En cette Note, j’évoque la leçon à tirer de l’ouvrage proposé au public français. Une leçon à étages, dont le principe, peut-être plus exactement le butoir causal posé tome I, est rappelé avec insistance par l’introduction de ce tome II : la Révolution papale et le droit canonique. Enveloppée par une formule annonciatrice des idéologies modernes, « Redonner forme au monde entier » (Reformatio totius orbis), la Réforme grégorienne au XIe siècle (du nom du pape Grégoire VII, 1073-1085) a donné le branle à la première Révolution. Je ne m’attarderai pas sur le potentiel théorique de cette notion, dont Berman précise pour lui le sens par une définition toute classique (changement fondamental, rapide, aux effets durables dans le système politique et social d’une société… ). J’observe cependant que cette position ne permet pas d’atteindre le ressort du christianisme latin en tant que repreneur d’une Romanité reconstruite sur les ruines de l’Empire effondré en Occident au VIe siècle. Car, pour expliquer la force d’entraînement de la Réforme papale, il serait nécessaire d’élucider la raison structurale pour laquelle, à l’Ouest, le montage théologique et juridique du pontife romain a pu faire bloc avec le droit réanimé de la défunte Rome impériale jusqu’à constituer avec ce dernier un fonds traditionnel inédit, d’où allait germer le puissant concept d’État juriste promis à l’avenir industriel. Ma remarque ici vise à situer l’auteur Berman, manifestement tenté par l’interprétation des mouvements de l’histoire, mais sur ses gardes face aux enjeux théoriques. Son immense et subtile érudition l’inscrit dans la lignée d’historiens qui ont su désincarcérer la notion de Révolution pour la rattacher à la matrice civilisationnelle de l’Occident ; je songe particulièrement à Eugen Rosenstock-Huessy et, plus encore, à Friedrich Heer (Europa, Mutter der Revolutionen), auteurs rarement honorés en France.

Cela dit, si le protestantisme a pu rejeter l’alliage pontifical combinant l’Évangile et le droit romain, et les luthériens souligner que Dieu n’a pas été révélé par des textes juridiques, il ne s’ensuit pas que les Réformes allemande, puis anglaise aient été en mesure de tirer un trait sur le « Droit commun » (Ius commune) échafaudé au Moyen Âge sous l’égide du christianisme romanisé. L’idée même du système juridique en relation de collage avec une instance monarchique dont le pontife romain (vicaire du Christ et, par imitation du mythe impérial, « loi qui respire ») constituait le modèle pour les États séculiers en formation avant le XVIe siècle, cette idée a été en quelque sorte « protestantisée » ; de la sorte, le vivier romano-canonique médiéval a été réutilisé en tant que de besoin par les principautés allemandes et la Couronne britannique.

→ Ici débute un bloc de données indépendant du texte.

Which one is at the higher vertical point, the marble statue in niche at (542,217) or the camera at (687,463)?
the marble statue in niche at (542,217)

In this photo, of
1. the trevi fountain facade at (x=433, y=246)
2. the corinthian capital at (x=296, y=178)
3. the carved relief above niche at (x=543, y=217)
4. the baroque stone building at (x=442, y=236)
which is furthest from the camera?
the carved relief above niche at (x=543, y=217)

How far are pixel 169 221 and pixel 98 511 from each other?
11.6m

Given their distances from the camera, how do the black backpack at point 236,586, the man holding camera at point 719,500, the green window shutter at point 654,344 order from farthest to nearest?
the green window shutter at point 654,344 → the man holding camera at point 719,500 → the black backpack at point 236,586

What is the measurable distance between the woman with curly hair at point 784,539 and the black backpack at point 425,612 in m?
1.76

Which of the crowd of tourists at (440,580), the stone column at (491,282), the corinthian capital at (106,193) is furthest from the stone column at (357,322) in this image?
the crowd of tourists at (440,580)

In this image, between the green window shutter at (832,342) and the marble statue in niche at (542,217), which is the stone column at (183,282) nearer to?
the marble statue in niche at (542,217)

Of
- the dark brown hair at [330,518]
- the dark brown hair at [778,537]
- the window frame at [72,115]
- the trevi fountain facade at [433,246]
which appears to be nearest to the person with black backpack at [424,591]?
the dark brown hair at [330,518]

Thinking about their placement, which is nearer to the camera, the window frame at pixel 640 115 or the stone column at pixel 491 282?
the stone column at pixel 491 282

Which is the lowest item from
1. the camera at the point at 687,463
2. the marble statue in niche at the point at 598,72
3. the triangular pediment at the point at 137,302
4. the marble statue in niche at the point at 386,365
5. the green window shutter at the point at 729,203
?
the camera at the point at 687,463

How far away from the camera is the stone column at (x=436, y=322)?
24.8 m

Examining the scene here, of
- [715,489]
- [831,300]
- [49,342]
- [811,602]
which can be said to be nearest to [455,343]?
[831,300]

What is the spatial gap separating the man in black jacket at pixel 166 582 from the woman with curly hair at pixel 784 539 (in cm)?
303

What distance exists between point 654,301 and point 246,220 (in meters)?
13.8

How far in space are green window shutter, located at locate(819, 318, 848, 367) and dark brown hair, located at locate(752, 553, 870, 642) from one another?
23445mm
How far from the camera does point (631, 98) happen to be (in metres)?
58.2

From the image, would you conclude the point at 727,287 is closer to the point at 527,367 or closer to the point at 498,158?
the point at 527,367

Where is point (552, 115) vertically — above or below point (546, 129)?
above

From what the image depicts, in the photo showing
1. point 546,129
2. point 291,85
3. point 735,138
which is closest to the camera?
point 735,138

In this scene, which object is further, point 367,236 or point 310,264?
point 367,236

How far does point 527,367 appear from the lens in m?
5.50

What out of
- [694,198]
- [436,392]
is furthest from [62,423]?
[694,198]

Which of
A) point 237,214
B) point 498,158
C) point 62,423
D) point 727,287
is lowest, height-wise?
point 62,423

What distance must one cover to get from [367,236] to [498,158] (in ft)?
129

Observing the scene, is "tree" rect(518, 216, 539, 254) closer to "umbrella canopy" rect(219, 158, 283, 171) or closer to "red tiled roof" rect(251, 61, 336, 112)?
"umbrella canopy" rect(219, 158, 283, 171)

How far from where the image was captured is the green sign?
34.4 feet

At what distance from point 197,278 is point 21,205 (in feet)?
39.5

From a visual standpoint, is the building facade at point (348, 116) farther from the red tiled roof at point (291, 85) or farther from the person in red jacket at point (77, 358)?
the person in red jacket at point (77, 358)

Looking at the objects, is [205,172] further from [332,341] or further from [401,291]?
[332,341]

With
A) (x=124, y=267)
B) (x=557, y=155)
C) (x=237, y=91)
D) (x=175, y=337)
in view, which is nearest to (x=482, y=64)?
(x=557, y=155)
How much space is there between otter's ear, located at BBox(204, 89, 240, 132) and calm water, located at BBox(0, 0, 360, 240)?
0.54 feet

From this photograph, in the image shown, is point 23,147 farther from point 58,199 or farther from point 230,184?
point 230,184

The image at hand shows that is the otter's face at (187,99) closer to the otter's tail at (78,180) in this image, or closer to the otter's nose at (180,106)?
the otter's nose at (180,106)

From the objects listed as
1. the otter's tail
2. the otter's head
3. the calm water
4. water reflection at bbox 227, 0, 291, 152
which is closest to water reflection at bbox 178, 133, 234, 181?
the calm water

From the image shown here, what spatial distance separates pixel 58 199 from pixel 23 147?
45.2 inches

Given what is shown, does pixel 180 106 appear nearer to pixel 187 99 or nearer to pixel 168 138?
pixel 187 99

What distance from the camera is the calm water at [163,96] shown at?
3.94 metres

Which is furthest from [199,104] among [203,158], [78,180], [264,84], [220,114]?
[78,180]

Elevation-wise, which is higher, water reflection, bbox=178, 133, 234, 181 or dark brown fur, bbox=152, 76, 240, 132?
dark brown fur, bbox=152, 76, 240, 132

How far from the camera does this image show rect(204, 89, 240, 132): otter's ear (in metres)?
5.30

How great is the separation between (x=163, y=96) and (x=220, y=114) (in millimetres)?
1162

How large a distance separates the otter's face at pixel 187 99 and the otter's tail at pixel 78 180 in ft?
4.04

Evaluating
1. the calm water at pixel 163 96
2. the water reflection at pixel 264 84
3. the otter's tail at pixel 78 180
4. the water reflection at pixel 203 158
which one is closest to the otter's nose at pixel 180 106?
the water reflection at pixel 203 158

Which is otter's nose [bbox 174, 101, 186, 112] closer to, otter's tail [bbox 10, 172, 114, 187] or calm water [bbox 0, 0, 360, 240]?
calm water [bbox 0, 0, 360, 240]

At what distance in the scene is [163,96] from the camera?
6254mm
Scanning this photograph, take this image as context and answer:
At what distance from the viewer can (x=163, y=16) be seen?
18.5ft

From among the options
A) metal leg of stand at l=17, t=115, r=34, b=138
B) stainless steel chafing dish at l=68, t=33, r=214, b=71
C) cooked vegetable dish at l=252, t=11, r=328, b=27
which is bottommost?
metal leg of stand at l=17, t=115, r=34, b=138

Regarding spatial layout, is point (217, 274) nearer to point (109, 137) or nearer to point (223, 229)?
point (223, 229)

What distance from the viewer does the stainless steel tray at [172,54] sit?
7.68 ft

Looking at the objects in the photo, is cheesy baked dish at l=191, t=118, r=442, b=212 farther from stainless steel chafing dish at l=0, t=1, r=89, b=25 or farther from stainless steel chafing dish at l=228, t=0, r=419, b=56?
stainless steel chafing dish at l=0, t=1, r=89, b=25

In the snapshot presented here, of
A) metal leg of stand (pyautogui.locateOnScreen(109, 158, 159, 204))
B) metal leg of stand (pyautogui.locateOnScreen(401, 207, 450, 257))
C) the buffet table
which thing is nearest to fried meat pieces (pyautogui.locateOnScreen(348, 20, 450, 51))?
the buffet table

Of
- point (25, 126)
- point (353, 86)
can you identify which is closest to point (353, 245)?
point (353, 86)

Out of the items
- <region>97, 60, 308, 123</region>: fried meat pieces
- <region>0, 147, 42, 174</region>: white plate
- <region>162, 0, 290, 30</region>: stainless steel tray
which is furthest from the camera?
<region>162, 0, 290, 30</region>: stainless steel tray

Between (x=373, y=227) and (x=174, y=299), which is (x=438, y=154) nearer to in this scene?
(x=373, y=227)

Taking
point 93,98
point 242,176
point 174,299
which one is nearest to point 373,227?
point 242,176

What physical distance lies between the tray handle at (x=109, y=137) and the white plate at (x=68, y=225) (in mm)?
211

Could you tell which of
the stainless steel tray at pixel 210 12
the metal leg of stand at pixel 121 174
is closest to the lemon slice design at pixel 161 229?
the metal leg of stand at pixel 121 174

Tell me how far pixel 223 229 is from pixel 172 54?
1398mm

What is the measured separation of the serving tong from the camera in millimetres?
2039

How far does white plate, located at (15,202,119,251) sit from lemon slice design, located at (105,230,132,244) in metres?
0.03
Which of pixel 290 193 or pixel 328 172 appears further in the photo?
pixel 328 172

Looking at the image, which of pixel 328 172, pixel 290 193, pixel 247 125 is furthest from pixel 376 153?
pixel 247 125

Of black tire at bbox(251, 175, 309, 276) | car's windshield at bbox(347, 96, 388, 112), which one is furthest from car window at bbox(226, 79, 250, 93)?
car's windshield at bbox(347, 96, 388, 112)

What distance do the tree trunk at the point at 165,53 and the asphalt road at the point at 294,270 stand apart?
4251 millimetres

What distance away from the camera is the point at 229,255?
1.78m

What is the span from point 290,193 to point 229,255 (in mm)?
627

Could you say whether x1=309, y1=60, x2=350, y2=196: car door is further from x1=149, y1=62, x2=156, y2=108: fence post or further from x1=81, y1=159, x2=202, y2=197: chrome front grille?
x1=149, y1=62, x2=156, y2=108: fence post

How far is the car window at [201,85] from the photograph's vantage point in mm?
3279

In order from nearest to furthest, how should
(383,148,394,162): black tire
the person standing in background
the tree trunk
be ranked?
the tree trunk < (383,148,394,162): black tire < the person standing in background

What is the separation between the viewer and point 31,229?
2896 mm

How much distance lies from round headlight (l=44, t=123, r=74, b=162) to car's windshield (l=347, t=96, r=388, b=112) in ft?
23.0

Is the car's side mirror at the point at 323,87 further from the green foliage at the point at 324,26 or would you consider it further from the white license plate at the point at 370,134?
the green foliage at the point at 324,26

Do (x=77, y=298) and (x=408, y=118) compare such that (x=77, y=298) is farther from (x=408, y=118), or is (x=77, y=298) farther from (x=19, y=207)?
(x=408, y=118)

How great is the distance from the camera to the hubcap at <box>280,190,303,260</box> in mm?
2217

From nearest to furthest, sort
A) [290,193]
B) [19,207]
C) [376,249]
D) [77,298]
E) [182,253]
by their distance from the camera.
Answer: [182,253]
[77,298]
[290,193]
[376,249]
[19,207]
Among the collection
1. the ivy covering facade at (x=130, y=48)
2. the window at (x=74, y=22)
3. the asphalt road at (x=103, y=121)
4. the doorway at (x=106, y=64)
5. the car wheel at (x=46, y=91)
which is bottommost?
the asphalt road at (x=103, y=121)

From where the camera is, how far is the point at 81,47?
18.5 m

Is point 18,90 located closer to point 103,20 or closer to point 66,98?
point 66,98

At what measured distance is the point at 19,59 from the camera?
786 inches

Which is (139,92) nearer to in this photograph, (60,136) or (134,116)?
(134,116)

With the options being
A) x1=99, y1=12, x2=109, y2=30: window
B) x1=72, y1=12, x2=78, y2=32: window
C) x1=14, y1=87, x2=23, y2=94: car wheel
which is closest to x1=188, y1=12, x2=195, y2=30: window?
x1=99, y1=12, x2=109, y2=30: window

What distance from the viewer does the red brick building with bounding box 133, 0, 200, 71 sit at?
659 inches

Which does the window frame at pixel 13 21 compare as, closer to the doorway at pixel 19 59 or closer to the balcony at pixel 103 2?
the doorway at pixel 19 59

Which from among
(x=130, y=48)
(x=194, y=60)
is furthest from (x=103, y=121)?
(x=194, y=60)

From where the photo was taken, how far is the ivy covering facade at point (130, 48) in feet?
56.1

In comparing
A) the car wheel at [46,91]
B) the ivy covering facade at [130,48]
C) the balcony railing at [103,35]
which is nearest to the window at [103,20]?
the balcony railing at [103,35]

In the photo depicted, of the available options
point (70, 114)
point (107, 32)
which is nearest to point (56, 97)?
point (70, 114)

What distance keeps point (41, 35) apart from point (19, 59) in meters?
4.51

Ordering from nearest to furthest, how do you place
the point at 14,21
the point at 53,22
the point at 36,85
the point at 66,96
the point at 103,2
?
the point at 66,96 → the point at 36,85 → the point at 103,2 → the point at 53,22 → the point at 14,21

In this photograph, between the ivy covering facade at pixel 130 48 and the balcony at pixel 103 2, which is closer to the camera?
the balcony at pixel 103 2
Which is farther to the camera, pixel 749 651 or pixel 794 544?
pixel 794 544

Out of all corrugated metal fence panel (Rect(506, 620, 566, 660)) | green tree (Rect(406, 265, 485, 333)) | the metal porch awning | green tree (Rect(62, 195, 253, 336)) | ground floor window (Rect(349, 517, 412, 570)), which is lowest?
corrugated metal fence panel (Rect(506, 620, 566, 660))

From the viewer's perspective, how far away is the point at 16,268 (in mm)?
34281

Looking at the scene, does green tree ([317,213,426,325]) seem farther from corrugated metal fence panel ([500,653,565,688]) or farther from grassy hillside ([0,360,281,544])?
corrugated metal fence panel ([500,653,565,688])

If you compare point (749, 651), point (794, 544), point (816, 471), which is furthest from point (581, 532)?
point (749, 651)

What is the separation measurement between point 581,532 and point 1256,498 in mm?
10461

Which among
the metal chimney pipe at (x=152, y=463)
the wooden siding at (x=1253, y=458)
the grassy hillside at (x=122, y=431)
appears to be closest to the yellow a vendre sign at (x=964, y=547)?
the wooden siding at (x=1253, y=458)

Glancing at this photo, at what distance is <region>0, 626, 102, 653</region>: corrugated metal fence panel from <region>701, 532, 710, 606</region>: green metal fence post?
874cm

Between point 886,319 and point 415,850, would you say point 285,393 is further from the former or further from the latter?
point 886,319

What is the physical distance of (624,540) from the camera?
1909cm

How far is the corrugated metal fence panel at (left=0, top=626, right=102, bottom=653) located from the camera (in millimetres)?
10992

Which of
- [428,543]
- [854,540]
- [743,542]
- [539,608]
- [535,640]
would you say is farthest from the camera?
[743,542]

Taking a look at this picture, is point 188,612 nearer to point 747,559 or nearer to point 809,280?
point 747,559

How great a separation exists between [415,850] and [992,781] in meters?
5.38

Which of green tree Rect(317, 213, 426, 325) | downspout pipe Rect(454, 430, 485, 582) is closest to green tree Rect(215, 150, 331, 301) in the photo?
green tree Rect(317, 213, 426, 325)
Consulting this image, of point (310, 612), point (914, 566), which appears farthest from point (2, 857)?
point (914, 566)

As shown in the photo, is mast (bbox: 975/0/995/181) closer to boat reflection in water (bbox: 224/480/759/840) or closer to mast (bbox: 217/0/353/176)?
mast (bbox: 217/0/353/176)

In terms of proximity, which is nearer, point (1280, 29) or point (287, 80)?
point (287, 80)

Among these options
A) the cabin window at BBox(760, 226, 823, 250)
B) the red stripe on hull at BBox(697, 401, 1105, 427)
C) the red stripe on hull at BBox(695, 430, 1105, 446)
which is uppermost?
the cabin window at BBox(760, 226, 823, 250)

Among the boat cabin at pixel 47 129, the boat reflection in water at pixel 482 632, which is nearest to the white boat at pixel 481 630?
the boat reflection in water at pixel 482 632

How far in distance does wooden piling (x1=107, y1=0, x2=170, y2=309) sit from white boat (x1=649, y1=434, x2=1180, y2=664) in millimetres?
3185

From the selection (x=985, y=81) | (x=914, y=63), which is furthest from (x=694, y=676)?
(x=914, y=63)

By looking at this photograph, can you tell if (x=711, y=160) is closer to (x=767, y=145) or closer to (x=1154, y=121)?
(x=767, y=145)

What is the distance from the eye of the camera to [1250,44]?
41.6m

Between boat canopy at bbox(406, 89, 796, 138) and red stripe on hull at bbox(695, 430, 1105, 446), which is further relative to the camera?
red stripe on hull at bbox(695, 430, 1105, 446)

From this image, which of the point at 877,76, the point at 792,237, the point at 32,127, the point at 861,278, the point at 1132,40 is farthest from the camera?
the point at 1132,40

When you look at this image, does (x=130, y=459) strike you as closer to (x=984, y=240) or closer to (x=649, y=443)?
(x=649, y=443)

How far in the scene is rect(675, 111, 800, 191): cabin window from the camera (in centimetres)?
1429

Mais ne perdons pas de vue l’élément central, le noyau de la dynamique protestante : l’insurrection radicale contre la papauté et sa production théologique et juridique, à quoi est opposée la seule Bible, idéalement tenue pour l’unique source des exégèses théologiques, de la légitimité politique et des casuistiques du droit. Le nouvel ouvrage de Berman étudie le destin de ce pari : comprendre « l’impact des Réformes protestantes sur la tradition juridique », incluant donc le vaste ensemble construit, défait, remodelé depuis le XIIe siècle, dont le protestantisme représente l’étape moderne ; l’une des étapes seulement devrais-je dire, car l’œuvre de Berman appelle une suite : considérer synthétiquement la Contre-Réforme catholique dans ses effets sur le droit… L’avenir dira si le milieu historien est aujourd’hui capable de reprendre le flambeau. 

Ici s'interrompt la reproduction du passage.